A “WILL” has to be proved in terms of Section 68 of the Indian Evidence Act read with Section 63 of the Indian Succession Act. The plaintiff does not concede to the execution of the “WILL”. Therefore, this plea would necessarily require evidence. If it requires evidence, it cannot be a matter for rejection of plaint. 13. Turning to the next submission of Mr.K.Myilsamy that the legal heirs of Kondasamy Gounder and his brother had entered into a partition deed in the year 1996, the plaint reads that the plaintiff is not a party to the said document. When a property is partitioned, all the parties, who have any right, title or interest over the property would have to be impleaded as a party. If it is not so done, then the co-owner, who has been left out in the partition deed, can certainly enforce his or her rights seeking partition by presenting a suit.
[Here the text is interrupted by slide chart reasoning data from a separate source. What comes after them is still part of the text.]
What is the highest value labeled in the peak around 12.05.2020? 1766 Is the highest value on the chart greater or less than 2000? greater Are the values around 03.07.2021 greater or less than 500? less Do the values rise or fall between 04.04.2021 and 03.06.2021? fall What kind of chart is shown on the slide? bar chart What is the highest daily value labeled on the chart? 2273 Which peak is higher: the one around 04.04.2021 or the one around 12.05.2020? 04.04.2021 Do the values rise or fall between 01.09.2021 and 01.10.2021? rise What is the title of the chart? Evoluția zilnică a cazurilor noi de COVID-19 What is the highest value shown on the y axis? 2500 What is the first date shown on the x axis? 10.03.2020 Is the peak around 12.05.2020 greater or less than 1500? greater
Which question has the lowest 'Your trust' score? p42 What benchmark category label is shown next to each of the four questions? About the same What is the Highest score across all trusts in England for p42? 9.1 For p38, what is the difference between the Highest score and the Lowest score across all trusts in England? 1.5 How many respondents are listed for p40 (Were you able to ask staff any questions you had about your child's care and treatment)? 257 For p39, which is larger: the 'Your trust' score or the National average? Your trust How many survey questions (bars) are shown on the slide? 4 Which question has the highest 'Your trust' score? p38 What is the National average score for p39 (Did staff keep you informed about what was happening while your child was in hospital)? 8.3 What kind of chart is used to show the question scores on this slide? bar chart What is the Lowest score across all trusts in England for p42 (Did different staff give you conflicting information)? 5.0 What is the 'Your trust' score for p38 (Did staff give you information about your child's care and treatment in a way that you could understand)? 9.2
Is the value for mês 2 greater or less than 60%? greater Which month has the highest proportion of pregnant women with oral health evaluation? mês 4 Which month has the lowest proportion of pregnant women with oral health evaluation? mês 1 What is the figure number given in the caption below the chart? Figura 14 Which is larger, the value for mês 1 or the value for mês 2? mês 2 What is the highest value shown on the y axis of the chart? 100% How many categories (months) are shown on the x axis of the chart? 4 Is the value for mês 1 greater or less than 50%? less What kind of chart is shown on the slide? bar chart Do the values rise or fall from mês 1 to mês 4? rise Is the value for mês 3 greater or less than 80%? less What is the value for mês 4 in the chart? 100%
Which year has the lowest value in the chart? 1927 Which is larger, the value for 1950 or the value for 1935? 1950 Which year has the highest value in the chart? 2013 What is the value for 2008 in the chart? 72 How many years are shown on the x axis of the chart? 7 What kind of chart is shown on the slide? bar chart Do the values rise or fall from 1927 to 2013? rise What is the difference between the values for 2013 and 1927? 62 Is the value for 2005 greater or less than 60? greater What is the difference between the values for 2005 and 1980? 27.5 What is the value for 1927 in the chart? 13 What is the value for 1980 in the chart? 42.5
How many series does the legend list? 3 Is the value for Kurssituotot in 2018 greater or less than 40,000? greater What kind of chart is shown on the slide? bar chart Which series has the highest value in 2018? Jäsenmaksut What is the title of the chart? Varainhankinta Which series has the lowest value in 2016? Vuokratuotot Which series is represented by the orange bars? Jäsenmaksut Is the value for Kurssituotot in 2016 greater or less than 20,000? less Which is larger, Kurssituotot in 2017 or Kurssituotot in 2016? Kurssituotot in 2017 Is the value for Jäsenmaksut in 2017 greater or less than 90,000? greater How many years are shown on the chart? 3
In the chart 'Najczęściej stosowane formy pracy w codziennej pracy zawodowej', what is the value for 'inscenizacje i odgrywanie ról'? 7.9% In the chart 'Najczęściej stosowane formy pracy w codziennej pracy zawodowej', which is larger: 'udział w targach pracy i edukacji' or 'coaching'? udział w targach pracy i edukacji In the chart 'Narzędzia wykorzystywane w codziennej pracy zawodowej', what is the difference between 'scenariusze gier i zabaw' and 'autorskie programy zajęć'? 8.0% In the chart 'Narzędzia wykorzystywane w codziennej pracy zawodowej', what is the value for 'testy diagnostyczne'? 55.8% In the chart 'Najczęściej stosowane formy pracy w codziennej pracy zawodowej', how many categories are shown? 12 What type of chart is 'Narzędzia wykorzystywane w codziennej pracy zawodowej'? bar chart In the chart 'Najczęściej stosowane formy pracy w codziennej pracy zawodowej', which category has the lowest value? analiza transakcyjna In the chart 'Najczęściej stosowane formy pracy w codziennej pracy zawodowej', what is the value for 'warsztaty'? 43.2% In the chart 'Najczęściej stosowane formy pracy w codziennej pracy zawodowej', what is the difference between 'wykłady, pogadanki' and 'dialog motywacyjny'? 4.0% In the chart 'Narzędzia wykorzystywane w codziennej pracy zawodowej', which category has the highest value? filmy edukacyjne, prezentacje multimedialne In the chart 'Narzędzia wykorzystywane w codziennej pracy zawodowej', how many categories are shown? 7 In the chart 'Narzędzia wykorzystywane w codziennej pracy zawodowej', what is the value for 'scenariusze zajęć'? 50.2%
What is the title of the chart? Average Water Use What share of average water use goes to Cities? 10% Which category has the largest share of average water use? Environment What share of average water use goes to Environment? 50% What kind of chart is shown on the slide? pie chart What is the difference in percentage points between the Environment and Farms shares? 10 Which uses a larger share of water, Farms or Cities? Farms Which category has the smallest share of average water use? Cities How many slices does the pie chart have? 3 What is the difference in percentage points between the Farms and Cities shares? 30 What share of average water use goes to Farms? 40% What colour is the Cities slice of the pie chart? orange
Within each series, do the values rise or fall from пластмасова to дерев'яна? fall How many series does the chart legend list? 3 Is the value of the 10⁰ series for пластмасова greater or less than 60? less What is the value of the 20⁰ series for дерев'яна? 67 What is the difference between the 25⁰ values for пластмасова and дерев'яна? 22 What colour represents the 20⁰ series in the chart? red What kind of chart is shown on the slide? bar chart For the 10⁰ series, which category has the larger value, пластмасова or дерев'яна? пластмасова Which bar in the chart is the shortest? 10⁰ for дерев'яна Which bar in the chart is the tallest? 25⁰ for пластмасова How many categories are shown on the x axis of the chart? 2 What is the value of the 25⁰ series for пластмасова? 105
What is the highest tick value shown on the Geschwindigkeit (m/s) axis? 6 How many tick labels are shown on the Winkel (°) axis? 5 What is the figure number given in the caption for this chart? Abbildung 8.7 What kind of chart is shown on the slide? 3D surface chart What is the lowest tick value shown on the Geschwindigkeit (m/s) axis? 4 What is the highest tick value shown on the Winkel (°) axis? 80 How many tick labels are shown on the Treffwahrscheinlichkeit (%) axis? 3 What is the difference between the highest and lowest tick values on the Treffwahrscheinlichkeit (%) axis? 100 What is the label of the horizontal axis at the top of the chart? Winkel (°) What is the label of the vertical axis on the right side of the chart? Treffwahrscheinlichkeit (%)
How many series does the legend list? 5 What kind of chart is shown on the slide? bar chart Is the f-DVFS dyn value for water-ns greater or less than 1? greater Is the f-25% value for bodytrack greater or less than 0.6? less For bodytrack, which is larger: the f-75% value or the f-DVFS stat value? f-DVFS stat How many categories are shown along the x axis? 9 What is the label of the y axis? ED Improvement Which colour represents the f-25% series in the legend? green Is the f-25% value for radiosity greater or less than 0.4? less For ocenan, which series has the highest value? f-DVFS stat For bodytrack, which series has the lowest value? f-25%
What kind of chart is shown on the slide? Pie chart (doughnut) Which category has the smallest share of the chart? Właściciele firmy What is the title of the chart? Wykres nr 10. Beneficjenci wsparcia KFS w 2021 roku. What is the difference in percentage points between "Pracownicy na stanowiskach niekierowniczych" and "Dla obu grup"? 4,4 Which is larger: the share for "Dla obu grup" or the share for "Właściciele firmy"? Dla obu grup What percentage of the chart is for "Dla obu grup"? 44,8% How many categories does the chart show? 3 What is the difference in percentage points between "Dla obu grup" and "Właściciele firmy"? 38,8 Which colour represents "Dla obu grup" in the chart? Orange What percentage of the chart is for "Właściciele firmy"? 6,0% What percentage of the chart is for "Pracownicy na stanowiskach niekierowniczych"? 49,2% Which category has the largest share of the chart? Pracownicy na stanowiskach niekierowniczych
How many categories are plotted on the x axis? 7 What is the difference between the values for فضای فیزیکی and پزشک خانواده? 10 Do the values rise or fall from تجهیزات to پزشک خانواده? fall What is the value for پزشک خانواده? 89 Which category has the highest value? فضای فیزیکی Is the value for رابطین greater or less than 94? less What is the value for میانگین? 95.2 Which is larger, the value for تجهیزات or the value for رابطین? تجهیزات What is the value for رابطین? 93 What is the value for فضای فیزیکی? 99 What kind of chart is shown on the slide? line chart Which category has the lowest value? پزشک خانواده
Whether the plaintiff has been ousted from the property in order to apply Article 65 of the Limitation Act and whether the defendants have crystallized their rights by virtue of Section 27 of the Limitation Act, are all matters which require evidence. Though the learned Judge has rejected the petition without the receipt of a counter, I am inclined to agree with the learned Judge for the simple reason, when it comes to an application for rejection of plaint, a reading of the plaint alone being necessary, a counter from the plaintiff is unnecessary. 14. In the light of the above discussions, I do not find any reason to interfere with the order passed by the learned I Additional District Judge at Tiruppur, in I.A.No.12 of 2024 in O.S.No.257 of 2015, dated 24.06.2024. Accordingly, this civil revision petition stands dismissed. Consequently, connected miscellaneous petition is closed. No Costs.